15 comments

  • zhivota 4 minutes ago ago

    My immediate thought is at what point does desalination tech + clean energy reach the crossover where building a 60 mile tunnel over 60 years not make sense?

    It feels like very soon, and coastal cities can stop relying on hinterland reservoirs for water.

  • ChickeNES 2 hours ago ago

    Wild to think this is the same project featured in the third Die Hard, which turned 30 this year.

    • linksnapzz an hour ago ago

      Should they ever reboot Die Hard; it'll need a sequence involving CA HSR infrastructure.

      • wtvanhest an hour ago ago

        Die Hard: The most expensive mile

    • cogman10 an hour ago ago

      The project started in 1954. A 70 year old project.

  • mmooss 2 hours ago ago

    So many questions ... which probably have been asked on prior HN threads ...

    I wonder why 800 feet underground: Is that necessary to pass beneath all other infrastructure (to prevent flooding it?)? Remain beneath waterline to create negative pressure and reduce leaking? ?

    Also, what is the general mathematical relationship between depth, rock pressure / weight, and energy required to drill? That is, what is the proportion of energy required to drill beneath 800 feet of material compared to drilling beneath 400 feet?

    ...

    • cap11235 2 minutes ago ago

      I don't know about New York in particular, but Chicago water engineering seems a related topic.

      Here you do deep tunnels to avoid the surface, in ways another poster said; everything is easier when nothing is in the way.

      For the mathematical difference, 400 feet below sea level and 800 feet below are almost exactly the same: difficulties are water getting in to your pit, but the machines that work on rock, work on rock at the same speed regardless of depth, so the difference between 400 feet and 800 feet is best described as 400 feet difference. A big issue here is that they do not drill; they hammer. Pounding base pylons into bedrock causes dramatic rhythms in the surrounding 500m, but that's to deal with the bedrock, not depth.

    • Spooky23 34 minutes ago ago

      The depth allows it to be drilled through bedrock, which avoids a bunch of complications on an already complicated project.

      This thing will probably be operating hundreds of years from now. What a project.

    • cogman10 an hour ago ago

      It's a 60 mile long tunnel and in order for water to flow through it, you need either pumps or a downhill gradient.

      I'd guess the reason for the 800 ft is because the reservoir it'll draw from is near sea level.

      • woodruffw 7 minutes ago ago

        > I'd guess the reason for the 800 ft is because the reservoir it'll draw from is near sea level.

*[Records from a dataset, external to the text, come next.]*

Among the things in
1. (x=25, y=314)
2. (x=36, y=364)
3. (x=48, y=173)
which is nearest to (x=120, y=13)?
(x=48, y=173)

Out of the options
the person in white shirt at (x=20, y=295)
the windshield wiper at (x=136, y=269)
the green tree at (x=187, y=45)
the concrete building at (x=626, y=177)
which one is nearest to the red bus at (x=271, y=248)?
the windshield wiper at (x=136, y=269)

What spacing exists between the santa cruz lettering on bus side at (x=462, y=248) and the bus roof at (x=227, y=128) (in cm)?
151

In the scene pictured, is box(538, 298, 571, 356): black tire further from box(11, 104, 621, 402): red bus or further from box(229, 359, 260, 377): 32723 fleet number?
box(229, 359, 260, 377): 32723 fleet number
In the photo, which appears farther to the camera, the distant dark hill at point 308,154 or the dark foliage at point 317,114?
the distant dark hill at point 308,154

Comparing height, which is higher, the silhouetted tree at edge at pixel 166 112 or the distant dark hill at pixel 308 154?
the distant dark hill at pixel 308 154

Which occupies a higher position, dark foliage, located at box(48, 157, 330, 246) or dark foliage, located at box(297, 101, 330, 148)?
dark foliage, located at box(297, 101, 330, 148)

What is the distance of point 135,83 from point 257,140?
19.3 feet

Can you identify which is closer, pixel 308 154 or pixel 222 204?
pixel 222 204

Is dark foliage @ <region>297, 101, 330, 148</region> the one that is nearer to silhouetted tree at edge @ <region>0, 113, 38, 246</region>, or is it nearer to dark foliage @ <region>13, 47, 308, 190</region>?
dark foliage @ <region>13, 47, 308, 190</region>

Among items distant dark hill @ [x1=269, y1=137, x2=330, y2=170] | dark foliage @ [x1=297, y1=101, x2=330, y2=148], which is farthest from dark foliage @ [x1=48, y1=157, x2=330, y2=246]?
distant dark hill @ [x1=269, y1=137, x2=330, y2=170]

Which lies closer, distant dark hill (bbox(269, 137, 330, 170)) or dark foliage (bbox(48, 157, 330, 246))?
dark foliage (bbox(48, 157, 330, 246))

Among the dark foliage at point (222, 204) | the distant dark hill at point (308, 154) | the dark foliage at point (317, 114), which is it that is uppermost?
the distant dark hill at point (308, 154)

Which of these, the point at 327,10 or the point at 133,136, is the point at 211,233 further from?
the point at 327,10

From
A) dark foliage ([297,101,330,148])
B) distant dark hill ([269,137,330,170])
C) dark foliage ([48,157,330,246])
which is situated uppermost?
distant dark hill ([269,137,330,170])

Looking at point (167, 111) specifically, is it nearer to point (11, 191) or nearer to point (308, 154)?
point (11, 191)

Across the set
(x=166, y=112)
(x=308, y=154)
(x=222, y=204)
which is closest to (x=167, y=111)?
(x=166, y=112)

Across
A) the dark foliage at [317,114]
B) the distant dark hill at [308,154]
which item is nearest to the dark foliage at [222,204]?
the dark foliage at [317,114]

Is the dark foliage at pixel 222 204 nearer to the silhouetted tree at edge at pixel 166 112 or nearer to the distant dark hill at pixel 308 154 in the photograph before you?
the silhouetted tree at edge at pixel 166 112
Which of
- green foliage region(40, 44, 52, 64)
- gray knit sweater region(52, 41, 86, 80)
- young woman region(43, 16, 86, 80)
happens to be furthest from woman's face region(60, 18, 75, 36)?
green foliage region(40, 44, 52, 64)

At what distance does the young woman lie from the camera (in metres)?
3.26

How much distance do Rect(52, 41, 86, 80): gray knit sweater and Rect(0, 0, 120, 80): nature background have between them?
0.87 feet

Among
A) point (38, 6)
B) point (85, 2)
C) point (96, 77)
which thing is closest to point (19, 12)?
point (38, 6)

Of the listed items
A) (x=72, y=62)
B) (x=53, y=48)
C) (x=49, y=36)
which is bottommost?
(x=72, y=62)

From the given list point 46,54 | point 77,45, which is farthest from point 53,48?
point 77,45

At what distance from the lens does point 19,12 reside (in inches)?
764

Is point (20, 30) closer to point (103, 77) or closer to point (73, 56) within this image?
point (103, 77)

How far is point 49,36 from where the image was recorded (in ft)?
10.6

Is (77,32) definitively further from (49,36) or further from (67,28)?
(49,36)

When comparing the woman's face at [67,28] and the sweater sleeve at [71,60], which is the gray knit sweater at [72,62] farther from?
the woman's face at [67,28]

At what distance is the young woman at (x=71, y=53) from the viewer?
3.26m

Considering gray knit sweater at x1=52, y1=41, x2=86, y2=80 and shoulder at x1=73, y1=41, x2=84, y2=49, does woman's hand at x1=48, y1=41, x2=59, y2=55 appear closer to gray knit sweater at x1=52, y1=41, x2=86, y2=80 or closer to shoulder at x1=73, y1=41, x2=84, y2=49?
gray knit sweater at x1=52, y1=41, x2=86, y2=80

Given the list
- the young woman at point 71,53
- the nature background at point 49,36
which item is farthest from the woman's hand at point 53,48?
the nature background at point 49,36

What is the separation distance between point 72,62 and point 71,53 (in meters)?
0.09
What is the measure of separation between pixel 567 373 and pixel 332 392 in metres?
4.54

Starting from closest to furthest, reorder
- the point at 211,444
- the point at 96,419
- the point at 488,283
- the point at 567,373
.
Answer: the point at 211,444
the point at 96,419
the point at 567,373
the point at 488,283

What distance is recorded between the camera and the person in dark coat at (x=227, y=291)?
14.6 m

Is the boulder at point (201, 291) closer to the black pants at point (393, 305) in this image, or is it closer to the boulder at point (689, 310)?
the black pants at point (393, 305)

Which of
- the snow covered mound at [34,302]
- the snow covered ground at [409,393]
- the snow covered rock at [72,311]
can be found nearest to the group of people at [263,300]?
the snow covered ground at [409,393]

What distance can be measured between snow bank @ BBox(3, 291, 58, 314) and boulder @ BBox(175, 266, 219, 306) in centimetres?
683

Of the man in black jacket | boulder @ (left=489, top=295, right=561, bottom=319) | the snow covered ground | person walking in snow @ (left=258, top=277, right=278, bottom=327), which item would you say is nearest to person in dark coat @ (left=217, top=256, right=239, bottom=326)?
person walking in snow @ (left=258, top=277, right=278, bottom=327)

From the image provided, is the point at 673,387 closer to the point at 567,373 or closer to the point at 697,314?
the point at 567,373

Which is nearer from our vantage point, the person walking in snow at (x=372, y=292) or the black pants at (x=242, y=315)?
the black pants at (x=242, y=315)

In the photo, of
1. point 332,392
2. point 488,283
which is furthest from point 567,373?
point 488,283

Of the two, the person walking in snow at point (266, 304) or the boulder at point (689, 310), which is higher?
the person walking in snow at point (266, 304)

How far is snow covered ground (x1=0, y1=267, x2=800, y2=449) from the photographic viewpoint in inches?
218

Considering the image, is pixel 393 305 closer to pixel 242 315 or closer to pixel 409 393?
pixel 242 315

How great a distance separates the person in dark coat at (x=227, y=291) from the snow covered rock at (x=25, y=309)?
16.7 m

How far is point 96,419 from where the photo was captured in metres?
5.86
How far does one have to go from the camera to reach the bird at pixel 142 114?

        I believe Tunnel #3 connects to the Catskill Aqueduct[1], which draws from the Schoharie and Ashokan reservoirs. Both are at least a few hundred feet above sea level (the Ashokan is about 600 feet above, since it was formed by flooding a valley in the Catskills).

        But I have no idea why they dug it so deep, given that! Maybe to give themselves an (extremely) ample buffer for any future infrastructure in Manhattan.

      • nuccy 39 minutes ago ago

        Rivers (e.g. Mississipi) work with much smaller gradient of just 0.01% [1], while with your assumption it would be 0.25%, so 25x.

        Maybe instead it needs to pass under the rivers [2: cross-section] surrounding New-York, which may be much deeper, especially when it comes closer to the bay passing Queens and Brooklyn [2: map]

        1. https://en.wikipedia.org/wiki/Mississippi_River

        2. https://gordonsurbanmorphology.wordpress.com/2014/10/26/wate...

        • woodruffw a few seconds ago ago

          This piqued my interest, so I checked: Tunnel #3 passes under the Harlem River and then the East River, but the Harlem River is less than 30 feet deep for the most part and the East River is around 40 feet deep at the most.

          (The Army Corps of Engineers has great detailed depth surveys for most of NY's waterways[1].)

          [1]: https://www.nan.usace.army.mil/Missions/Navigation/Controlli...

    • 7thpower an hour ago ago

      Those are… actually some very good questions.

  • Animats 2 hours ago ago

    They finally got Water Tunnel #3 close to completion? Work was stopped a decade or so ago, but apparently it was restarted.

    • toomuchtodo an hour ago ago

      Still a bit more to go. Hopefully they offer some tours of the final phase before it’s flooded and no longer accessible for decades.

      > The Bronx and Manhattan already receive water from it, and the final phase — extending service to Brooklyn and Queens — is expected to be completed by 2032.